### Passage provided:
+ + + +

National Center for Youth Law


Federal Appeals Court Reverses Preliminary Injunction in Katie A. Case; Remands to Lower Court for More Findings on Mandated Services

March 23, 2007

Pasadena, CA –  A federal appeals court today reversed a preliminary injunction requiring intensive mental health services for tens of thousands of foster children. However, the appeals court affirmed California’s obligation to provide effective services to these children, and upheld the lower court’s finding that these children face the grave harm of unnecessary institutionalization without the injunction.  The appeals court remanded the case on the narrow issue of whether the lower court rightly mandated specific types of services.

The decision comes in Katie A. v. Bonta, a class action lawsuit filed in 2003 that challenges the long-standing practice of confining abused and neglected children with mental health problems in costly hospitals and large group homes instead of providing services that would enable them to stay in their homes and communities.

The appeals court’s decision puts on hold federal District Court Judge A. Howard Matz’s preliminary injunction requiring that wraparound services and Therapeutic Foster Care (TFC) be provided statewide to children in foster care or at risk of out-of-home placement. Wraparound and TFC are intensive home and community based services that allow most children to remain at home or in a home-like setting.

 “This is a victory in all but one respect,” said Robert Newman, plaintiffs’ lead counsel and an attorney with the Western Center on Law and Poverty. “We demonstrated to the district court that existing services do not meet the needs of foster children, and that wraparound and TFC are medically necessary. On remand, we simply have to connect the dots between the present lack of individualized services and the demonstrated effectiveness of wraparound and TFC.”

“Our greatest concern,” said Patrick Gardner, co-counsel in the case and deputy director of the National Center for Youth Law (NCYL), “is that the decision will delay the day when foster youth will receive the mental health care they need and deserve. Sadly, as a result of this decision, more children will be removed from their homes because of unmet mental health needs.”

Co-counsel Melinda Bird, attorney with the ACLU of Southern California agrees. “No one questions that foster children are not getting the care they need, or that failing to provide adequate individualized care puts children in harm’s way.”

+ + + +

### Recorded data:
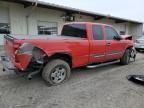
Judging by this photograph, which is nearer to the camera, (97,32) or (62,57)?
(62,57)

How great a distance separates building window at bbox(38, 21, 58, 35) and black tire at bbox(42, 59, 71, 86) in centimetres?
721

+ + + +

### Explore the material:
**A)** Print the section of the press release that starts at "March 23, 2007" and ends at "homes and communities.".
**B)** According to the press release, why does Patrick Gardner expect more children to be removed from their homes? Answer in one to three sentences.
The material comes from a separate source.

### Task-by-task solutions:
**A)**
March 23, 2007

Pasadena, CA –  A federal appeals court today reversed a preliminary injunction requiring intensive mental health services for tens of thousands of foster children. However, the appeals court affirmed California’s obligation to provide effective services to these children, and upheld the lower court’s finding that these children face the grave harm of unnecessary institutionalization without the injunction.  The appeals court remanded the case on the narrow issue of whether the lower court rightly mandated specific types of services.

The decision comes in Katie A. v. Bonta, a class action lawsuit filed in 2003 that challenges the long-standing practice of confining abused and neglected children with mental health problems in costly hospitals and large group homes instead of providing services that would enable them to stay in their homes and communities.

**B)** He fears the decision will delay the day when foster youth receive the mental health care they need. With those needs left unmet, more children will be removed from their homes.